Moving on is the way of all interns, but we here at IT have never been very good at dealing with the departure of our key allies in the war on boredom (i.e. blogging). After all, one of us was a Traveler
intern who managed to never leave; why can’t all the others follow suit? In order to alleviate some of the pain caused by intern Katie Howell‘s departure, we’re running one of the blog entries she bequeathed us before beetling off to Turkey:
In my former life as a geology grad student, I found myself crisscrossing the continent several times in search of fabulous rock outcrops and out-of-the-way mountain ranges. In doing so, I spent many a long day seeing only tumbleweed as scenery. My solution to fight eight-hours-on-an-interstate boredom: Stop at every side-of-the-highway tourist trap that came along. So I’ll admit, I’ve seen a few: the world’s largest ball of twine, a Davy Crockett statue in a town he never set foot in, and a creepy wax museum in Natural Bridge, Virginia, to name a few. Needless to say, when I get bored on a long drive, it doesn’t take much to lure me off the interstate. Here’s a rundown of my favorite tourist trap detours.
Graceland Too (200 East Ghoulson Avenue; +1 662 252 2515) in Holly Springs, Mississippi, is situated roughly halfway between two Elvis meccas: his birthplace in Tupelo, Mississippi, and his adult home at Graceland in Memphis, Tennessee.
Graceland Too owner Paul McLeod is most likely the world’s biggest Elvis fan, and has devoted more than 40 years of his life to collecting anything and everything Elvis. Inside an antebellum home in Holly Springs, a tiny town about 50 miles from Interstates 40 and 55 in Memphis, MacLeod houses and showcases his collection and is available 24 hours a day, seven days a week, 52 weeks a year to show off his life’s work. Walls, ceilings, and floors are plastered with pictures, newspaper and magazine clippings, and continuously running TV and movie clips of the King. The shrine is home to an enviable collection of rare Elvis albums and other memorabilia. Next time you’re cruising through Memphis at 2 a.m. and in need of a truly bizarre pick-me-up, head down Highway 78 to Holly Springs. You won’t be disappointed.

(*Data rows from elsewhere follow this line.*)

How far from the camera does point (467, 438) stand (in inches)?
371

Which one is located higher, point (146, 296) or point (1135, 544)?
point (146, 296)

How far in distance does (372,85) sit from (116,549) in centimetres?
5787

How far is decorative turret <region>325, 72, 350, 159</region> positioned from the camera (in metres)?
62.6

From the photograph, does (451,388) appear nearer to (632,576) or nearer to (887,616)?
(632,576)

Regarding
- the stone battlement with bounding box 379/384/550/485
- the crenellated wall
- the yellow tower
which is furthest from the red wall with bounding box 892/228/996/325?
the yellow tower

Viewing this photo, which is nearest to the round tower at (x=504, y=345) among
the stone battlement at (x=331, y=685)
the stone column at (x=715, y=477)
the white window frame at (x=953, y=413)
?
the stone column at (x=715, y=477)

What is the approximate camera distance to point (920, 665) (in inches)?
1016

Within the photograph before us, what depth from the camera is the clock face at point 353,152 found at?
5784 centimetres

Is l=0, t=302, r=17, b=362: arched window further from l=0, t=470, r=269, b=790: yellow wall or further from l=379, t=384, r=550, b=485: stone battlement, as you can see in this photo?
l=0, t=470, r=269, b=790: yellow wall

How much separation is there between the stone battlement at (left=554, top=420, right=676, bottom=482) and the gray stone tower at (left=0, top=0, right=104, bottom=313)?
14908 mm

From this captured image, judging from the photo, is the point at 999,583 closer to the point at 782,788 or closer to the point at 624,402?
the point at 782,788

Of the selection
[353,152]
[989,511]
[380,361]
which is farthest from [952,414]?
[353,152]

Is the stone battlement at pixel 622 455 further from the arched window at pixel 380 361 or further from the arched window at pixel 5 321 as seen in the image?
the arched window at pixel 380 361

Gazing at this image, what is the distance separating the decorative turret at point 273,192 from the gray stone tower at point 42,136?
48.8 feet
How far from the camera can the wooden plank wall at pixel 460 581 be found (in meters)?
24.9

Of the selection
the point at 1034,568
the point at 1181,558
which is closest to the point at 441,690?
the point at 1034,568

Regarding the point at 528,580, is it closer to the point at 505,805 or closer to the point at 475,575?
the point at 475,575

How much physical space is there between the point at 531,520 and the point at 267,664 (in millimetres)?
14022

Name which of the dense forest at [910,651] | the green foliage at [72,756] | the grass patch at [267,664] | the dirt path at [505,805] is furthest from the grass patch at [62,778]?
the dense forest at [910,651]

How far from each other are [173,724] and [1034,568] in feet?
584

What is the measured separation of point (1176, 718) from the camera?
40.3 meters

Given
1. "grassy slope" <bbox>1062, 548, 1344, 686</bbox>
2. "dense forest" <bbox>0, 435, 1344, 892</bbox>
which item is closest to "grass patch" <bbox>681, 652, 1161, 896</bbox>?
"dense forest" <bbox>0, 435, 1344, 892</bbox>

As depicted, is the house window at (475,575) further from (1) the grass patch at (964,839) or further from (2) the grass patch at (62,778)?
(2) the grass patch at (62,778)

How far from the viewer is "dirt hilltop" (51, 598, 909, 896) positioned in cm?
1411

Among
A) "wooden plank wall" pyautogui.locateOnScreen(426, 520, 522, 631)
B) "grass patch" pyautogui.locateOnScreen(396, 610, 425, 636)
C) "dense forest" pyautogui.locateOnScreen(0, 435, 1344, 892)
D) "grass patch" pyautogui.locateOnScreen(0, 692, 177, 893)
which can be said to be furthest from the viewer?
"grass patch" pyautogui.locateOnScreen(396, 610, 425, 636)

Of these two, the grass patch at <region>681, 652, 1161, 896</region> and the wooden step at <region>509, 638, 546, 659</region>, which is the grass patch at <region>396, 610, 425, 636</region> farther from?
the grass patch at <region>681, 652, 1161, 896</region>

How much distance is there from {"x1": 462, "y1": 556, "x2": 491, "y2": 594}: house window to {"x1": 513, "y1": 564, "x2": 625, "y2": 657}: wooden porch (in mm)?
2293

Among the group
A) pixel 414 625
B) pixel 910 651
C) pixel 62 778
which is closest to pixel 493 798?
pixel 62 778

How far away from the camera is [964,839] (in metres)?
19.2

America’s Stonehenge in Salem, New Hampshire, is the U.S.’s answer to mysteriously placed rock structures, though notably not as old nor as auspiciously endorsed as its cousin
across the pond. America’s Stonehenge is about 45 minutes from Boston and is thought to represent an accurate astronomical calendar. The owners are also avid alpaca
breeders, so a zoo of llamas and alpacas hiss at you as you walk up the hill to the main site, which really adds to the charm of the place—as did the people performing some sort of weird ceremony on one of the rocks while I was there.
For some reason, creepy rock worshippers and llamas didn’t turn me off from Stonehenge knock-offs, so when I saw the sign for Carhenge north of Interstate 80 in the Nebraska panhandle, I was magnetically drawn. And boy was I glad I stopped. Imagine a life-size replica of Stonehenge, made entirely out of up-ended and precariously perched, gray-painted 1950s sedans rising out of the wheat fields, and you can see how I killed a good hour here: gawking.
In all my travels, the best advertised pull-off-the-road tourist trap is the famous Wall Drug close to Mount Rushmore in western South Dakota. Skip it. Opt instead for the more modestly publicized Corn Palace in Mitchell.
You won’t be disappointed. Made entirely out of corn, grain, grasses, straw, and wheat, the facade of the building is updated each year by local artists to depict the “bounty of the South Dakotan soil.” The inside isn’t really interesting, but seeing Lewis and Clark’s 20-foot (six-meter)-tall mugs made entirely out of cornhusks was worth the trip.